The Henley Standard said May 23 that houses and business premises as of 2016 must qualify for at least an “E” energy rating. At least 682,000 properties will need to be improved—and “this will radically increase rental costs as landlords withdraw their properties from the rental sector.”
Homeowners will also have to retrofit their houses with required energy-saving features such as double-glazed windows and more insulation, said The Guardian May 19. “The householder pays nothing up front, but the equipment and installation costs will be added in installments to the household’s energy bills for years.” At the moment, says the Guardian, householders will be charged market interest rates, which could mean 8 percent annually. Germany has attracted homeowner cooperation with subsidized loans as low as 2.65 percent—but the British government probably can’t afford to offer that.
The Sunday Telegraph of May 22 says the Welsh Assembly faces “the biggest consumer demonstration so far in Britain” if it goes forward with a plan for 800 giant new wind turbines on mid-Wales hills.
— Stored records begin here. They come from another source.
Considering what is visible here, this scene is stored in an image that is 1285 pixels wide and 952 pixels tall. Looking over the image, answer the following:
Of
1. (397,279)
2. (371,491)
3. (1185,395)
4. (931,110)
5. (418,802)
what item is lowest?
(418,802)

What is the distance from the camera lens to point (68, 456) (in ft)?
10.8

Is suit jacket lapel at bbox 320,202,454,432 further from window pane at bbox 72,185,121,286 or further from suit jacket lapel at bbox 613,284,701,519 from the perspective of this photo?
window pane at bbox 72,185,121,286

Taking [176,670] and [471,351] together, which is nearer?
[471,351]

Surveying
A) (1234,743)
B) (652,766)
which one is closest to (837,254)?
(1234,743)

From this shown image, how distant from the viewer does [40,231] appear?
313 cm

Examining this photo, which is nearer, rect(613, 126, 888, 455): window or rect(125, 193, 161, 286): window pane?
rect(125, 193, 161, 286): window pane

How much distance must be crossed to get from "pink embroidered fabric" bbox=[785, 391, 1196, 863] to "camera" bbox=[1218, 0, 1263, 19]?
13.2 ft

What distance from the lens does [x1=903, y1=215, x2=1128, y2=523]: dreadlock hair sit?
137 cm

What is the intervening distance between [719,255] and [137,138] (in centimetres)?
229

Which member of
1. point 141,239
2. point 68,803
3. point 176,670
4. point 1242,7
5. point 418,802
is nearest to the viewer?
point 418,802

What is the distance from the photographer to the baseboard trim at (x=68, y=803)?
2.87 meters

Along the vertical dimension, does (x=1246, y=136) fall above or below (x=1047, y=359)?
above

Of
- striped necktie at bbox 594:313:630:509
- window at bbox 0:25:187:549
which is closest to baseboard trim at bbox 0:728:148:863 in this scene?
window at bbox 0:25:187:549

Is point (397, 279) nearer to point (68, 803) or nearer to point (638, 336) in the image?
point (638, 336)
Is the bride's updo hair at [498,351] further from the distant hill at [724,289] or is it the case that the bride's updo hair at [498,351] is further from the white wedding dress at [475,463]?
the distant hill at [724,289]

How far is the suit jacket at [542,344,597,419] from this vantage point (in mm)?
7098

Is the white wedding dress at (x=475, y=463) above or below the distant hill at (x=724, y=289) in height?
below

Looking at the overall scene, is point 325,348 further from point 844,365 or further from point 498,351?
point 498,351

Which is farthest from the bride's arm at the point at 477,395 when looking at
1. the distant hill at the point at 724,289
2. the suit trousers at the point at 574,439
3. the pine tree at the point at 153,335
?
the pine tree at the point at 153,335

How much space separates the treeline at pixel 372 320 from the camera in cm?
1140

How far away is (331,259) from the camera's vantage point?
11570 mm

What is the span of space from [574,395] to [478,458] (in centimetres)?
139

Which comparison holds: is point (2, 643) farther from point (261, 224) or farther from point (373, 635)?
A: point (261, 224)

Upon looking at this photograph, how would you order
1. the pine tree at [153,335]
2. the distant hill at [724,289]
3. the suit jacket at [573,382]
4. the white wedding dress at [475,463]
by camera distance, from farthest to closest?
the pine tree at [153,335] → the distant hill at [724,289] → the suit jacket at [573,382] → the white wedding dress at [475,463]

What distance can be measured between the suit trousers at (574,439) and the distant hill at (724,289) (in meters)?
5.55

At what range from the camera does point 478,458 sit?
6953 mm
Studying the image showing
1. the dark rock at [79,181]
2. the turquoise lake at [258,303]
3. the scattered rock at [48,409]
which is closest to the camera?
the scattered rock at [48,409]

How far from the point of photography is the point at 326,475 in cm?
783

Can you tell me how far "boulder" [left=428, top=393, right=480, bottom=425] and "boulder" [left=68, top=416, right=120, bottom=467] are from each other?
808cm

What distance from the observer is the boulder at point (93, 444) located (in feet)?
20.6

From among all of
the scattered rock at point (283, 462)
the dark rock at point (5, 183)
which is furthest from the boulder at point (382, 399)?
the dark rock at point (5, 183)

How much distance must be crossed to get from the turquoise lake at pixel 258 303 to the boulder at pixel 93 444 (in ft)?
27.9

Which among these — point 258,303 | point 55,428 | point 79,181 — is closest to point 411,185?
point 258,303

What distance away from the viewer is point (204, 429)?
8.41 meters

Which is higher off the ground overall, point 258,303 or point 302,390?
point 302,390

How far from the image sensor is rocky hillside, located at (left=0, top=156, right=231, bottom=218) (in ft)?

In the Welsh Parliament, Glyn Davies said “the two-megawatt turbines would cost at least [$2.7 billion, plus another $500 million] for the infrastructure.” In contrast, a far bigger gas-fired power plant near Plymouth will produce power without subsidy at one fifteenth the cost—and without disfiguring the Welsh hills. “How many of those assembly members,” he asked, “will manage to step outside the bubble of illusion surrounding wind power?”
David Rose in The Mail on Sunday, May 22, reported a remarkable meeting of climate skeptics and “warmists.” He asked John Mitchell of the British Meteorological Office how long the planet’s non-warming would have to continue before [Mitchell] would start to question the computerized climate models. Mitchell replied, “People underestimate the power of models. Observational evidence is not very useful.” In other words, don’t doubt the coming disaster of man-made global warming just because the planet has stopped warming.
Henrik Svensmark of the Danish Space Institute told the meeting, “a key determinant of climate is the level of cosmic rays from outer space that hit the earth: these high-energy particles ‘seed’ the clouds. . . . More rays mean more clouds, and in turn a cooler climate.” Svensmark has demonstrated that “quite small variations in the amount of cloud cover have a big effect on temperature, leaving only a “small ‘residual’ role for man-made CO2.”
Finally, Briton Matt Ridley in the May 21 Wall Street Journal reported, “Haiti meets about 60 percent of its energy needs with charcoal produced from forests. Even bakeries, laundries, sugar refineries and rum distilleries run on the stuff. Full marks to renewable Haiti, the harbinger of a sustainable future! Or maybe not: Haiti has felled 98 percent of its tree cover and counting. . . . Haitians are now burning tree roots to make charcoal.”